Lenßens Tipp: Kann man wegen Baustellenlärm Baustopp erzwingen?

Samstag, 08.08.2015 Ingo Lenßen

„Auf dem Nachbargrundstück finden seit Wochen unerträglich laute Bauarbeiten statt. Schon mehrmals habe ich meinen Nachbarn gesagt, dass ich es so nicht mehr aushalte. Aber der meinte nur, dass er eine Baugenehmigung hätten und es auf einem Bau „halt manchmal etwas lauter werde“. Muss ich das so hinnehmen?“

Nein, das müssen Sie nicht. Zwar darf Ihr Nachbar das geplante Projekt mithilfe der Baugenehmigung verwirklichen, das muss aber so „lärmschonend“ wie möglich erledigt werden.

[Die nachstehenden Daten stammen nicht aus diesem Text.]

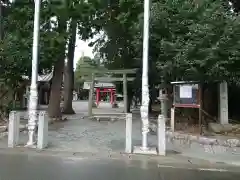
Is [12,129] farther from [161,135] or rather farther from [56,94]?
[56,94]

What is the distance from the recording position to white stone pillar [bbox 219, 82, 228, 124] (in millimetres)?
14445

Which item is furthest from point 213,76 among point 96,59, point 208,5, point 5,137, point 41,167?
point 96,59

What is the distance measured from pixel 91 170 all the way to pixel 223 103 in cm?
759

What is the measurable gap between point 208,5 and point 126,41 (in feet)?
30.8

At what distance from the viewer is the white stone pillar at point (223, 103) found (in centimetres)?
1445

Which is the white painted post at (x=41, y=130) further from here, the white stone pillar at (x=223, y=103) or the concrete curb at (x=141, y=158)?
the white stone pillar at (x=223, y=103)

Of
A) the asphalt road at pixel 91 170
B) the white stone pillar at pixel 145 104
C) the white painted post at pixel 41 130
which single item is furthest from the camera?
the white painted post at pixel 41 130

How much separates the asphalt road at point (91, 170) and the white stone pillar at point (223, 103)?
542cm

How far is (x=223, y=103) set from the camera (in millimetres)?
14508

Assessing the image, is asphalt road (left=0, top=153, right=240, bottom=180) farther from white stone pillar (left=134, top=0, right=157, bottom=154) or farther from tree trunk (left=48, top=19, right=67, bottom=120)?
tree trunk (left=48, top=19, right=67, bottom=120)

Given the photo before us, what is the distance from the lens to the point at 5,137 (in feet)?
46.3

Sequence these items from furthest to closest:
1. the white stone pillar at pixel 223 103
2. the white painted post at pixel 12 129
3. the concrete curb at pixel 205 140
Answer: the white stone pillar at pixel 223 103 → the concrete curb at pixel 205 140 → the white painted post at pixel 12 129

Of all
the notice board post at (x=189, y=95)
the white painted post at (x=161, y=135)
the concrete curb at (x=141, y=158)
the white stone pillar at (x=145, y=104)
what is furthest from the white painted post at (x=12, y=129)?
the notice board post at (x=189, y=95)

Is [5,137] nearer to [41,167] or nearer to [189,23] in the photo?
[41,167]
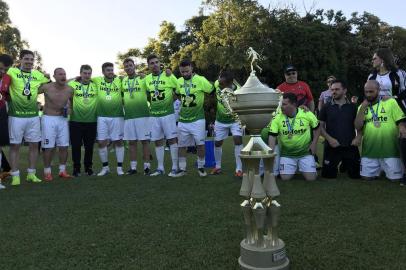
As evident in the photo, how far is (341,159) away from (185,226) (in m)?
3.91

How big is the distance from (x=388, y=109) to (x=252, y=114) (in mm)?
4165

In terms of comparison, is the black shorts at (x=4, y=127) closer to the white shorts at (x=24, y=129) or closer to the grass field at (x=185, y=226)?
the white shorts at (x=24, y=129)

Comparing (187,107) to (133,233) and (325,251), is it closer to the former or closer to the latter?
(133,233)

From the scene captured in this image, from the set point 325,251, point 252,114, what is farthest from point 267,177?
point 325,251

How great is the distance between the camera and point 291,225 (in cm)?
423

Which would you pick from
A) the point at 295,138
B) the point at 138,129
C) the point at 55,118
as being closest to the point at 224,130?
the point at 295,138

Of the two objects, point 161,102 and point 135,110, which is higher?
point 161,102

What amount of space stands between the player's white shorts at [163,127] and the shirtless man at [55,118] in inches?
69.3

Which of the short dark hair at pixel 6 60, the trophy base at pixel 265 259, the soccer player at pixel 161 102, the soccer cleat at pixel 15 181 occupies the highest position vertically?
the short dark hair at pixel 6 60

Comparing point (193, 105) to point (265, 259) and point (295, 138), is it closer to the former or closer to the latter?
point (295, 138)

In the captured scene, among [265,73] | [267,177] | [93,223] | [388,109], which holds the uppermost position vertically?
[265,73]

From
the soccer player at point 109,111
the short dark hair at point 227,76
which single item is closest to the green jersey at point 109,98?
the soccer player at point 109,111

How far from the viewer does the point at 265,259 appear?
308 cm

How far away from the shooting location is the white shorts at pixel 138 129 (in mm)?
8102
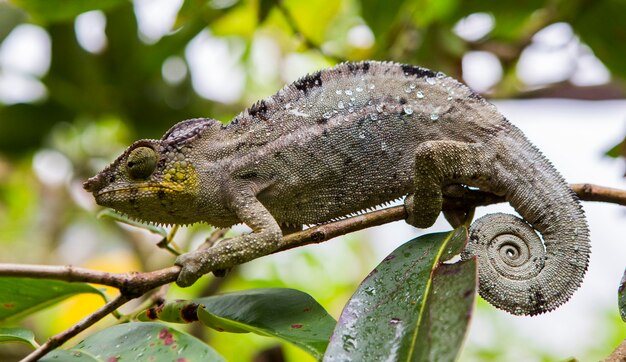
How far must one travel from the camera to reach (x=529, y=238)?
1956mm

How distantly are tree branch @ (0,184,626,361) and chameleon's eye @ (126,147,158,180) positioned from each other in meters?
0.38

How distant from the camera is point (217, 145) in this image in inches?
85.0

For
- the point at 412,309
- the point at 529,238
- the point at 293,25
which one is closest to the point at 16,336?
the point at 412,309

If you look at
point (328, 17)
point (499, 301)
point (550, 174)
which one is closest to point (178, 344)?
point (499, 301)

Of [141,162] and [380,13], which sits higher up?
[380,13]

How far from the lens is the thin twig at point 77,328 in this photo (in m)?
1.57

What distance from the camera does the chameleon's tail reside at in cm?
187

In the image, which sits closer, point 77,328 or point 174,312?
point 77,328

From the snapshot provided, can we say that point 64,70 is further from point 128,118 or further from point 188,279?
point 188,279

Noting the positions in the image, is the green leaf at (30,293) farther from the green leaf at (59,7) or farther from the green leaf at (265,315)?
the green leaf at (59,7)

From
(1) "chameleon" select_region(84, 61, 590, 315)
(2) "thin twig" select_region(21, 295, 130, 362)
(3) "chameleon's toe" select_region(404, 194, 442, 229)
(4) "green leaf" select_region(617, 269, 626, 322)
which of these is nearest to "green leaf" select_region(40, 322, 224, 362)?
(2) "thin twig" select_region(21, 295, 130, 362)

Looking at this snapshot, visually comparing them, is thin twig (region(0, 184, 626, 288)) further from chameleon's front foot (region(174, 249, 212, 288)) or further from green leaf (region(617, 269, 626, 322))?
green leaf (region(617, 269, 626, 322))

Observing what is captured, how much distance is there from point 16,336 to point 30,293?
32 centimetres

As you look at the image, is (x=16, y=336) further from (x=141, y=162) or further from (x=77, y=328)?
(x=141, y=162)
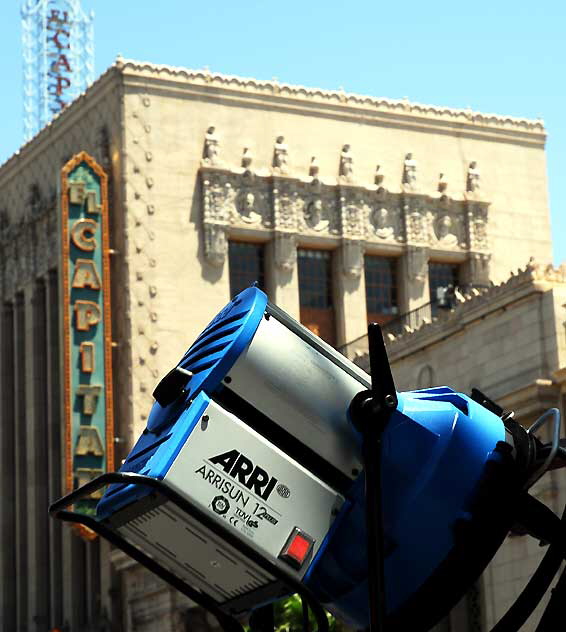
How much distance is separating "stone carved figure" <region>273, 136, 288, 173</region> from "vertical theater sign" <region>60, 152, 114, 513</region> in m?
6.64

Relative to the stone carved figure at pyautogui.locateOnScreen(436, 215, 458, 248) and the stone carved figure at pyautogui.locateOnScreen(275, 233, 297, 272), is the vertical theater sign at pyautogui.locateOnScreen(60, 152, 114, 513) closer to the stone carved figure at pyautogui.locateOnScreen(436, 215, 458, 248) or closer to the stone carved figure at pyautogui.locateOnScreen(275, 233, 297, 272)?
the stone carved figure at pyautogui.locateOnScreen(275, 233, 297, 272)

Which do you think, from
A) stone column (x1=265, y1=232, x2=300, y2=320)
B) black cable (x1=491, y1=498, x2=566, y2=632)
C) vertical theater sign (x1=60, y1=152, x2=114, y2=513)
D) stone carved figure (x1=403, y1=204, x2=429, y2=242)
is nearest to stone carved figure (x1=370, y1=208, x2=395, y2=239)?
stone carved figure (x1=403, y1=204, x2=429, y2=242)

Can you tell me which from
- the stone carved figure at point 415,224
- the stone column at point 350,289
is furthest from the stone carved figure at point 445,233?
the stone column at point 350,289

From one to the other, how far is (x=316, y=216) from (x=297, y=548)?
50.6 meters

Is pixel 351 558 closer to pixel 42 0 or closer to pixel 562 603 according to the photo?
pixel 562 603

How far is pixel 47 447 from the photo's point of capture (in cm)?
5794

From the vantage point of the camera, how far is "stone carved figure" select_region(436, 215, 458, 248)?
194ft

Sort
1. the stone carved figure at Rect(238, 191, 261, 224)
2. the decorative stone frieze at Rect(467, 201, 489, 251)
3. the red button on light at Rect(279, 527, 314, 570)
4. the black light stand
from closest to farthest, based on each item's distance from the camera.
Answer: the black light stand → the red button on light at Rect(279, 527, 314, 570) → the stone carved figure at Rect(238, 191, 261, 224) → the decorative stone frieze at Rect(467, 201, 489, 251)

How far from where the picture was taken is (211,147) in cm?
5578

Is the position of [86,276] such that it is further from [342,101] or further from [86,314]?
[342,101]

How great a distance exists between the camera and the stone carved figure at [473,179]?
60.2 m

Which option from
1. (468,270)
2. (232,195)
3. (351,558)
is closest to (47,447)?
(232,195)

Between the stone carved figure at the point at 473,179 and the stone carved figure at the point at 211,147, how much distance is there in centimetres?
998

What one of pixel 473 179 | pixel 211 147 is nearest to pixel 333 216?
pixel 211 147
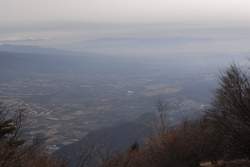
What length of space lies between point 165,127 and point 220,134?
10.8 metres

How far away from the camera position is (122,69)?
4970 inches

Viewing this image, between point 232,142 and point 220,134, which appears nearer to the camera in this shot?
point 232,142

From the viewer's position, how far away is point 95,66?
13550 cm

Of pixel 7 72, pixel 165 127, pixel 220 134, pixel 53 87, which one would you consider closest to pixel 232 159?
pixel 220 134

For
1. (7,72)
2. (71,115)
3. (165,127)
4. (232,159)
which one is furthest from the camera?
(7,72)

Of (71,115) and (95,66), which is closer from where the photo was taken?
(71,115)

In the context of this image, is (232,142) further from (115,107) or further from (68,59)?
(68,59)

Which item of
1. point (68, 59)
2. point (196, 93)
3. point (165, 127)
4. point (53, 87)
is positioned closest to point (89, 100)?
point (53, 87)

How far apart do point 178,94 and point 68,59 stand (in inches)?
3423

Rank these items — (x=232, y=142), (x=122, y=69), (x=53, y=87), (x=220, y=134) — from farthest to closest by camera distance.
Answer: (x=122, y=69), (x=53, y=87), (x=220, y=134), (x=232, y=142)

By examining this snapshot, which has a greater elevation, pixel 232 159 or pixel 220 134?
pixel 220 134

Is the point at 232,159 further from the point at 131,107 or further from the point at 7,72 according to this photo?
the point at 7,72

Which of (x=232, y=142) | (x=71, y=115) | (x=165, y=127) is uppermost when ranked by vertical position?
(x=232, y=142)

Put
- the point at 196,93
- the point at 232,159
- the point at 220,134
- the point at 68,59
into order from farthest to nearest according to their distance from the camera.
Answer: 1. the point at 68,59
2. the point at 196,93
3. the point at 232,159
4. the point at 220,134
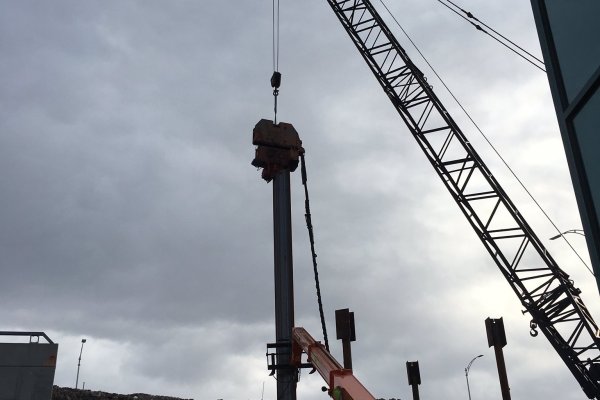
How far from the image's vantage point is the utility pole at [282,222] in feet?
75.4

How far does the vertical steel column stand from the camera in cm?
2286

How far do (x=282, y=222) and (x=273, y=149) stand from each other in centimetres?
355

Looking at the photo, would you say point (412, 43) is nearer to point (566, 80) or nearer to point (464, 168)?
point (464, 168)

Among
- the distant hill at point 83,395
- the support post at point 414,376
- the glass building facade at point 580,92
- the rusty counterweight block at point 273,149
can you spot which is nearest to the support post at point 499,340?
the support post at point 414,376

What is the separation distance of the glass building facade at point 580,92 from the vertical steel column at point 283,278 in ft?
56.6

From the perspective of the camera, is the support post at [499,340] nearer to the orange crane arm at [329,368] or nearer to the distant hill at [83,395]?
the orange crane arm at [329,368]

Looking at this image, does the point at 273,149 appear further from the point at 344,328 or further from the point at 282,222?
the point at 344,328

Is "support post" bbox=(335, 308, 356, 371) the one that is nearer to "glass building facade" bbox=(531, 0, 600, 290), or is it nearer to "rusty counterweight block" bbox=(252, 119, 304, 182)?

Das heißt, er ist dazu verpflichtet, alle zumutbaren Möglichkeiten zur Lärmminderung auch auszuschöpfen. Macht er das nicht, sollten Sie zuerst das Baurechtsamt von dem Lärm informieren. Wenn dieses dann nicht reagiert, könnten Sie mit einem Eilverfahren vor Gericht gehen, um Maßnahmen zur Lärmminderung zu erzwingen. Und wenn Ihr Nachbar selbst dann nichts am Lärm ändert, kann sogar ein Baustopp verfügt werden. Wichtig ist aber, dass Sie die Störungen „beweissicher“ dokumentieren und den Geräuschpegel ggf. von einem Profi messen lassen.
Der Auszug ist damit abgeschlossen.